Pourtant, c'est elle qui était en tort : elle et Attal le savent. Comme c'est elle qui a également été en tort lorsqu'elle est partie agresser Bardella dans le hall, puisque sa seule motivation était de passer ses nerfs sur lui.

Alors, que s'est-il passé pour que le si bon Gabriel en vienne à lui demander de prendre la porte ? Il a quitté la chambre heureux, le coeur gonflé par cette si précieuse chose que Bardella avait su lui offrir : la tendresse de son corps, l'attention minutieuse au plaisir d'Attal, sans jamais montrer le moindre signe de dégoût. Si le jeune homme a continué de constater que Jordan n'aimait que le fait qu'il soit amoureux de lui, il y a autre chose qu'il a constatée en sortant de sa chambre.

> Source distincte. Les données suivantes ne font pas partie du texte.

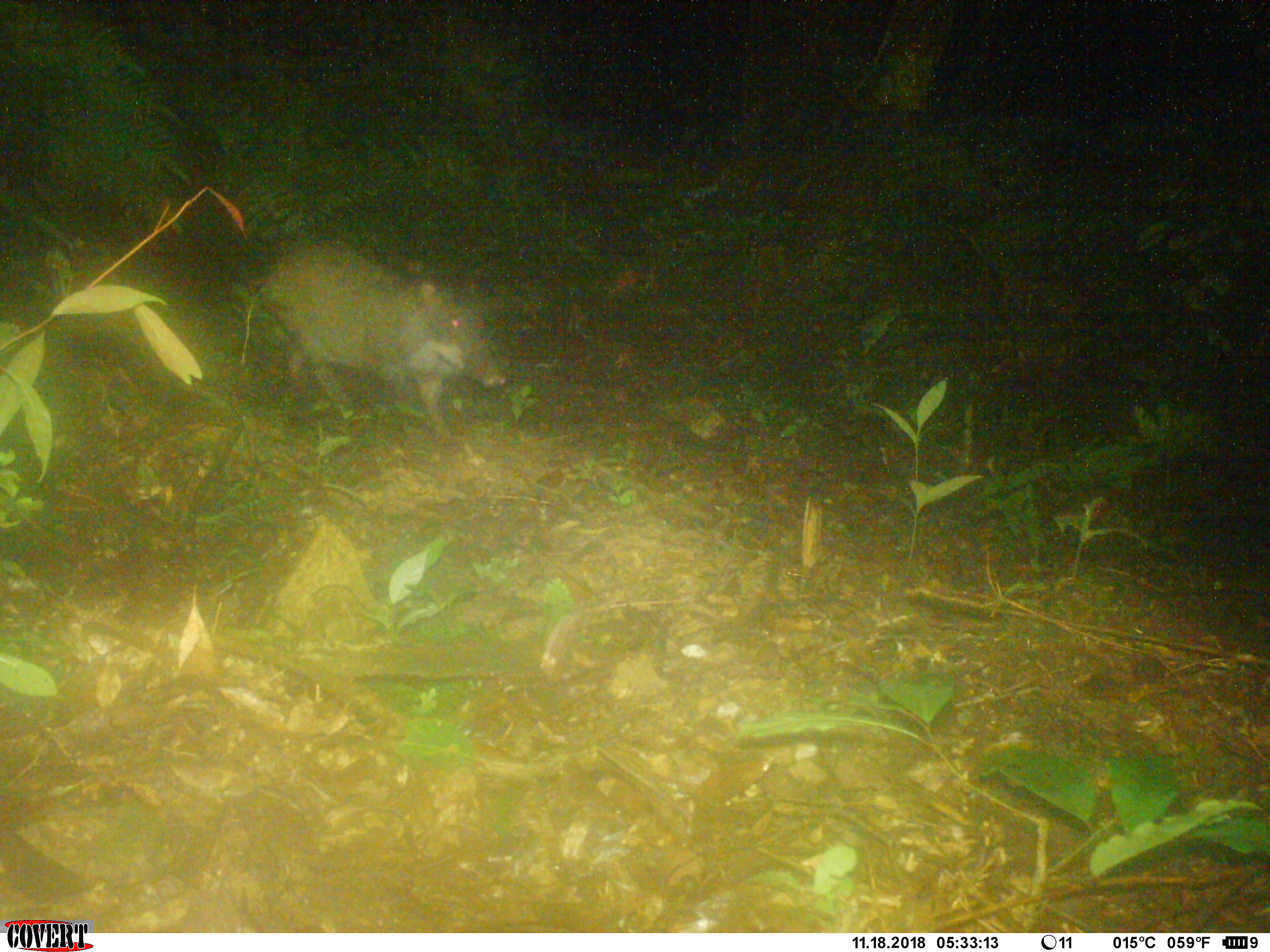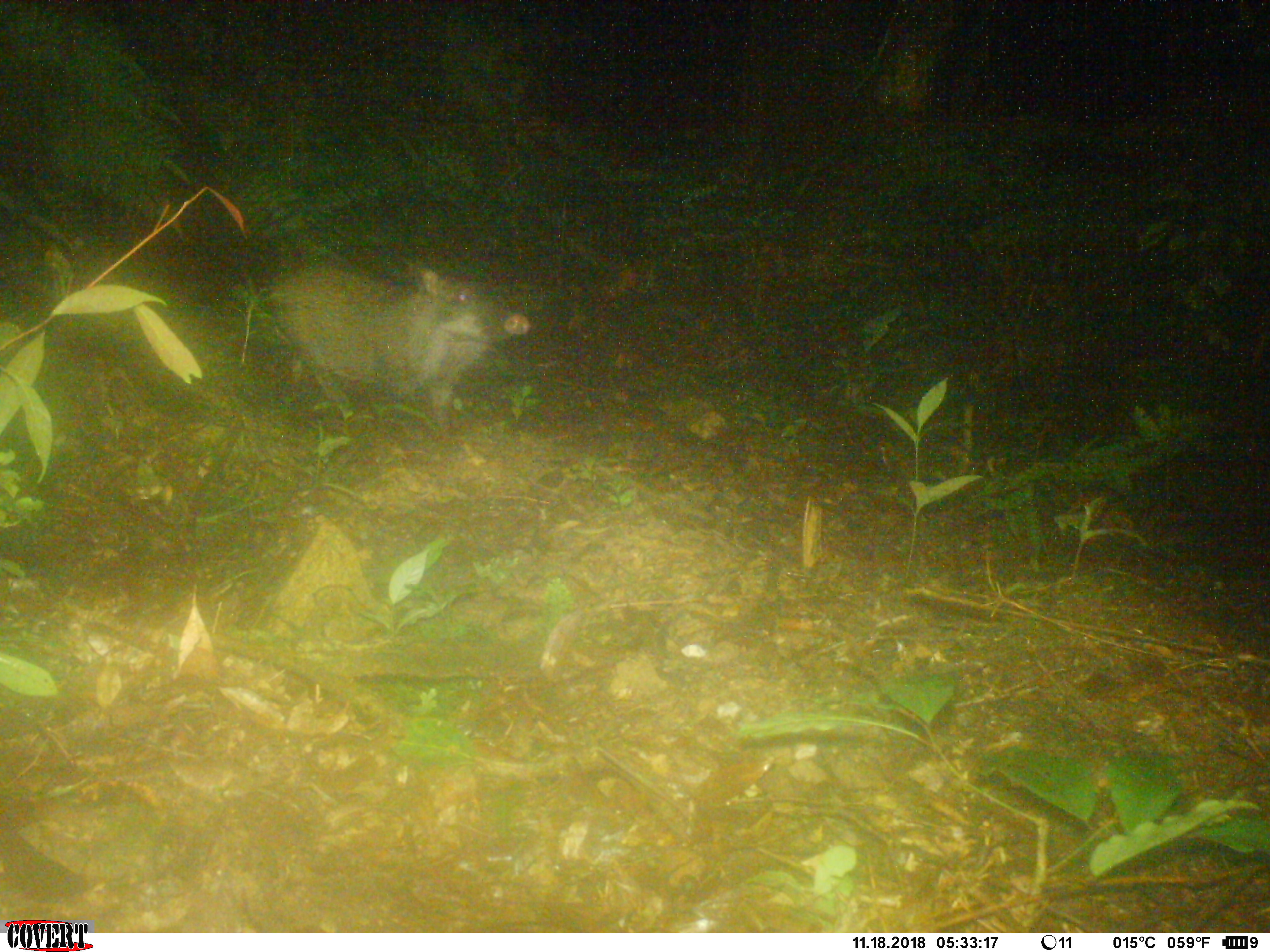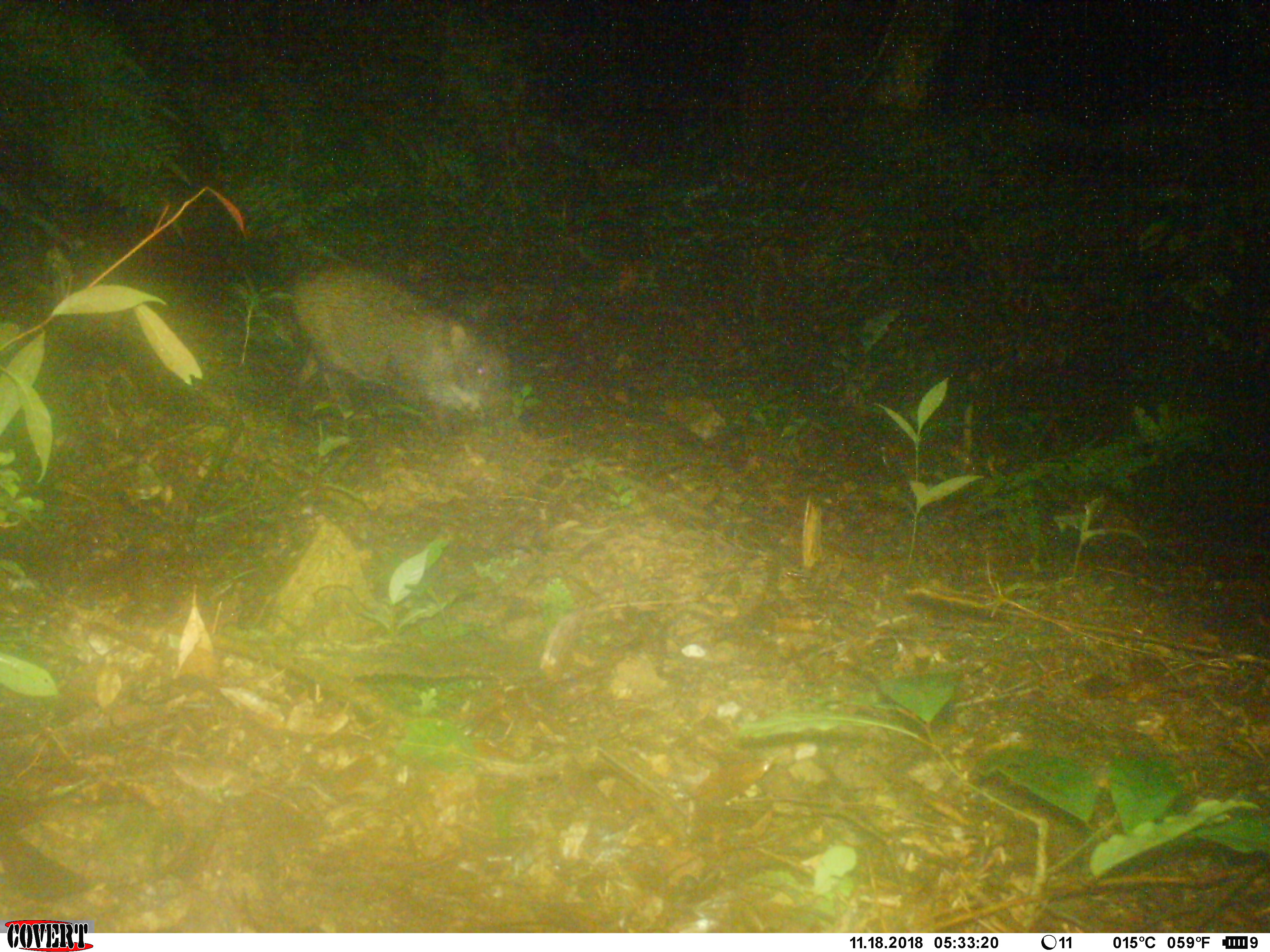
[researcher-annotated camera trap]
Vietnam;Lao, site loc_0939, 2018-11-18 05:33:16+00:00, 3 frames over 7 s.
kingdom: Animalia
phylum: Chordata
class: Mammalia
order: Artiodactyla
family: Suidae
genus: Sus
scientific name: Sus scrofa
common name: eurasian wild pig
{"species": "eurasian wild pig (Sus scrofa)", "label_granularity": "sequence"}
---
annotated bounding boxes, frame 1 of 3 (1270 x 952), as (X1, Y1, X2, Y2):
eurasian wild pig: (257, 237, 507, 438)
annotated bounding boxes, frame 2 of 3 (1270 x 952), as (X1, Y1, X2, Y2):
eurasian wild pig: (265, 264, 528, 443)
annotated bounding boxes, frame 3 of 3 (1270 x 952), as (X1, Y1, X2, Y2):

Son changement. Le temps lui parait décuplé du fait qu'ils sont constamment ensemble depuis leur prise de poste, mais finalement, il y a une semaine, Bardella était profondément dégoûté par l'image de deux hommes ensemble. Aujourd'hui, il avait l'air tout sauf dégoûté. Jordan a changé, profondément changé, mais cela s'est fait si progressivement que ce n'est qu'à ce moment-là que cela frappe Gabriel. Le jeune homme n'a pas menti sur tout : il les déplace vraiment, ces montagnes, sinon jamais cela n'aurait pu se produire.

Bardella change, alors. Il se façonne, se transforme, se métamorphose en un homme différent que celui qu'il a connu. Ce constat rend Attal horriblement heureux, car enfin, les choses bougent. Peut-être Jordan finira-t-il par bien vouloir l'aimer au gré de son évolution, qui sait ? Cela lui met du baume au coeur.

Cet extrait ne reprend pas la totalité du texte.